Open bchesnut opened 5 days ago
What CADD-scripts version you are using? If 1.7 then please use only Snakemake 7.x . For CADD-scripts1.7.1. your Snakemake version should be fine.
(From your command I am pretty sure you use 1.7 and not 1.7.1. so please use the latest cadd scripts version. A simple upgrade of the repo should be fine. No other data needed).
Do you run Snakemake locally or in a cluster environment? Some environments have difficulties to run it in /tmp.
Maybe you don't use the CADD.sh script avoiding the /tmp directory.
Then you have to modify this command:
snakemake /tmp/tmp.Zmoud0EEpB/input.tsv.gz --use-conda --conda-prefix /data/analysis/src/CADD-scripts-1.7/envs/conda --cores 1 --configfile /data/analysis/src/CADD-scripts-1.7/config/config_GRCh38_v1.7.yml --snakefile /data/analysis/src/CADD-scripts-1.7/Snakefile -q
@visze Thank you for the comments.

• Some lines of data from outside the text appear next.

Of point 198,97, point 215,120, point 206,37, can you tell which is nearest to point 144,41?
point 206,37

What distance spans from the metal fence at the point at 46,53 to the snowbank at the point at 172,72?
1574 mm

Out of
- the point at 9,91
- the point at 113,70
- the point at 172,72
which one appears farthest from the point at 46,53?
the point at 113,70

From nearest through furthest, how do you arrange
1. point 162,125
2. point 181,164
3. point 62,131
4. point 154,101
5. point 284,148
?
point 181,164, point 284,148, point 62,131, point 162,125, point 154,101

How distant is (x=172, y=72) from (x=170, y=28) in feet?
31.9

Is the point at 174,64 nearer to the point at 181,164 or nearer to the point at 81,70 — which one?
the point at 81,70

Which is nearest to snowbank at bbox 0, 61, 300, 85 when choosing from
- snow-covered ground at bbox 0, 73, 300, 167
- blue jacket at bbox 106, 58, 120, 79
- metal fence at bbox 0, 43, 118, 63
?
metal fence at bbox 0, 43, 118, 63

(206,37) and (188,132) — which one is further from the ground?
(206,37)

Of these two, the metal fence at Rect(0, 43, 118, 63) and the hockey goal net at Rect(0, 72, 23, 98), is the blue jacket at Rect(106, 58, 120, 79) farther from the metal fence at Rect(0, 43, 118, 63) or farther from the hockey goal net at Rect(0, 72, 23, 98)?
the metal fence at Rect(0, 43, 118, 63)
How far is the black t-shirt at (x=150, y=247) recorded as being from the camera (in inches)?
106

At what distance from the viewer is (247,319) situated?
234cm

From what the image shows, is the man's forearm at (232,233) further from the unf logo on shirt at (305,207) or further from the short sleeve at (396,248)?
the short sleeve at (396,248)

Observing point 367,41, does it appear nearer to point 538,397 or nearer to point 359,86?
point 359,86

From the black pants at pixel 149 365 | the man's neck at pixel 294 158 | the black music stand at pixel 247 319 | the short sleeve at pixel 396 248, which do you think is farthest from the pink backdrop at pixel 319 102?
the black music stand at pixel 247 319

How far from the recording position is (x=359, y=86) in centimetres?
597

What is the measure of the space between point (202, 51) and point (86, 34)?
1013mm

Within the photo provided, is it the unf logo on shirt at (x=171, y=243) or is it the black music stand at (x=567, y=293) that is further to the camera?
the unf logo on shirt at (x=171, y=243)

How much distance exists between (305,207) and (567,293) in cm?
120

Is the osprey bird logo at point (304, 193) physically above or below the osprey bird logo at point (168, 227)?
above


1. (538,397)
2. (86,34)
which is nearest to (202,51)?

I am running CADD 1.7 and following the README.md directions per https://github.com/kircherlab/CADD-scripts, which specify using Snakemake version 8.
I am running the CADD.sh script. I tried setting TMPDIR=~/caddtmp to avoid using /tmp, but getting similar missing file error.
I tried CADD 1.7.1 with different/worse results. README.md mentions using apptainer/singularity, but no specifics.
I am very sure you use CADD-scripts v1.7.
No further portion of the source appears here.